*** Provided material Section Begins ***

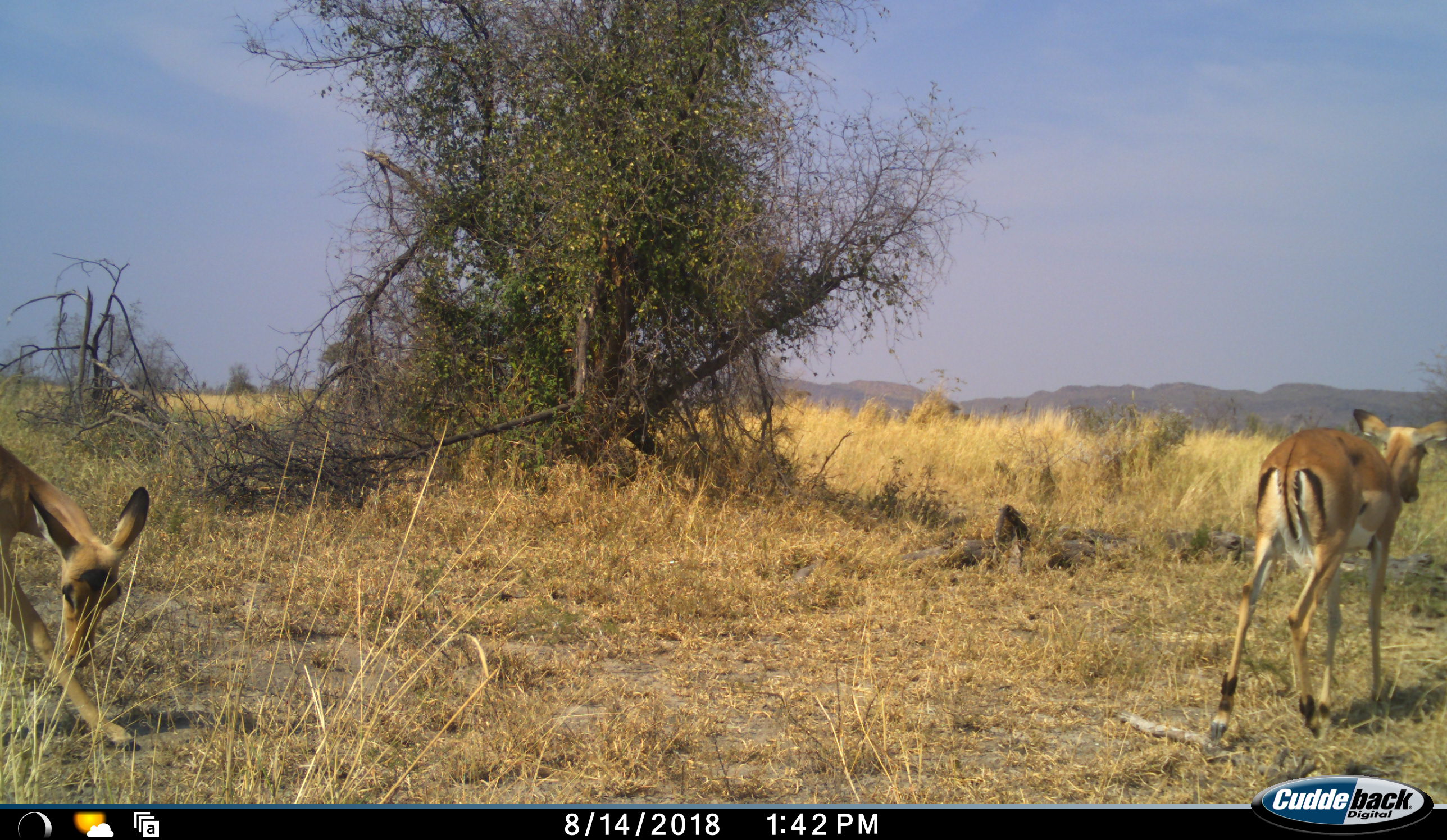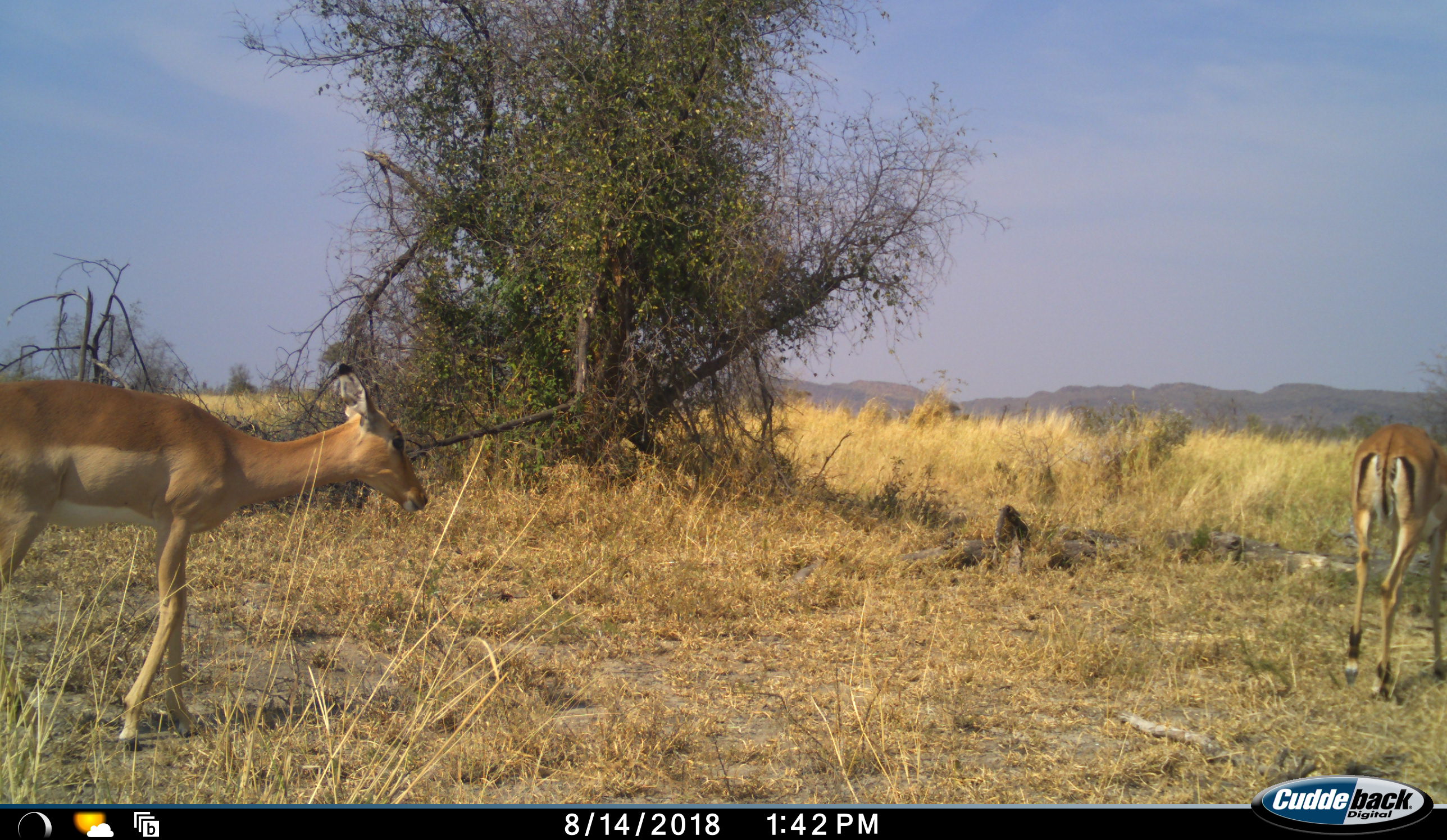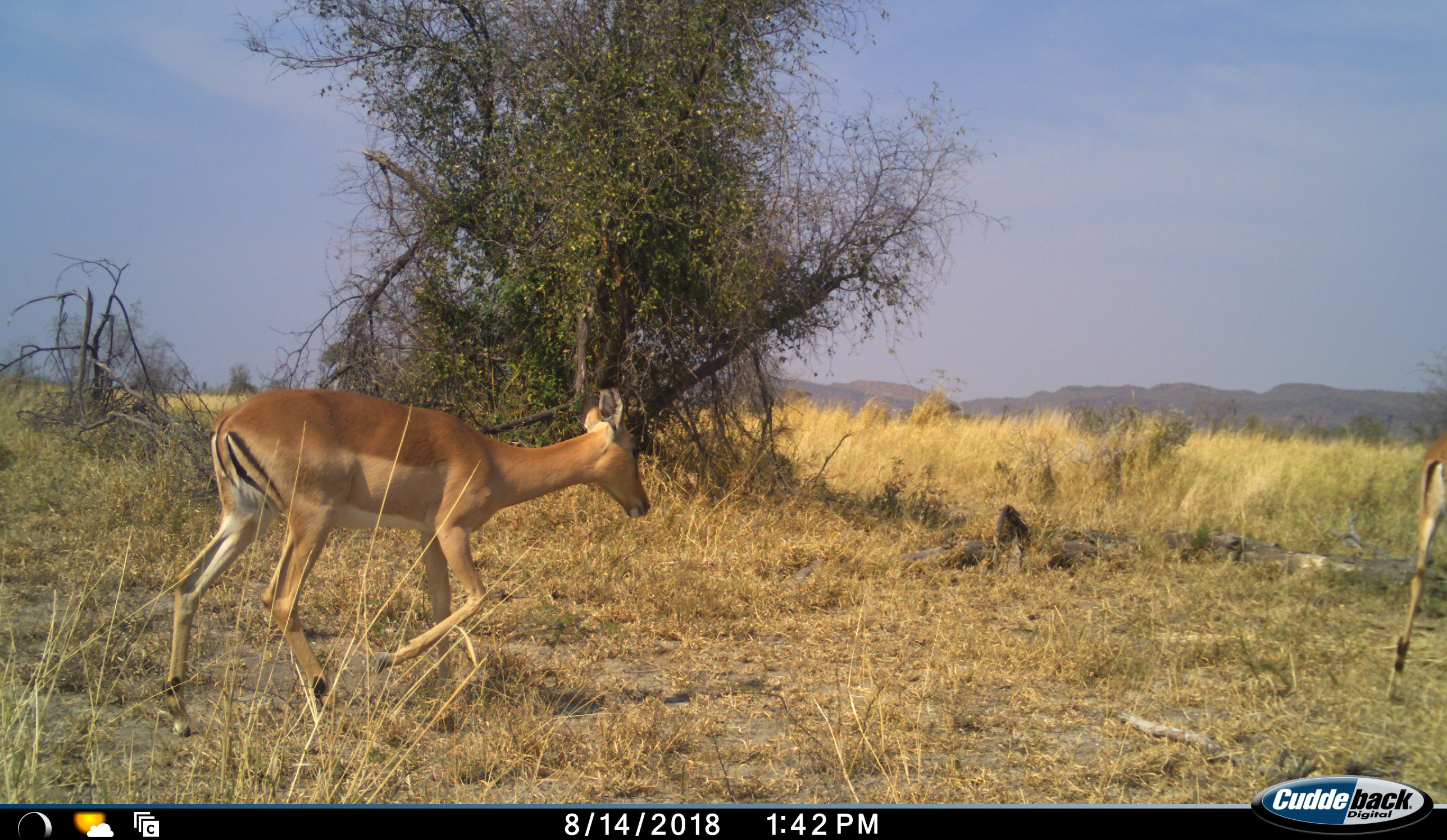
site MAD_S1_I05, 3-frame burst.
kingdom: Animalia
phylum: Chordata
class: Mammalia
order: Artiodactyla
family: Bovidae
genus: Aepyceros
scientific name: Aepyceros melampus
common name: impala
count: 2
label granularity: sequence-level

*** Provided material Section Ends ***

## Required work
Copy out the records above in full, exactly as written, but not the pictures.

## Answer space
site MAD_S1_I05, 3-frame burst.
kingdom: Animalia
phylum: Chordata
class: Mammalia
order: Artiodactyla
family: Bovidae
genus: Aepyceros
scientific name: Aepyceros melampus
common name: impala
count: 2
label granularity: sequence-level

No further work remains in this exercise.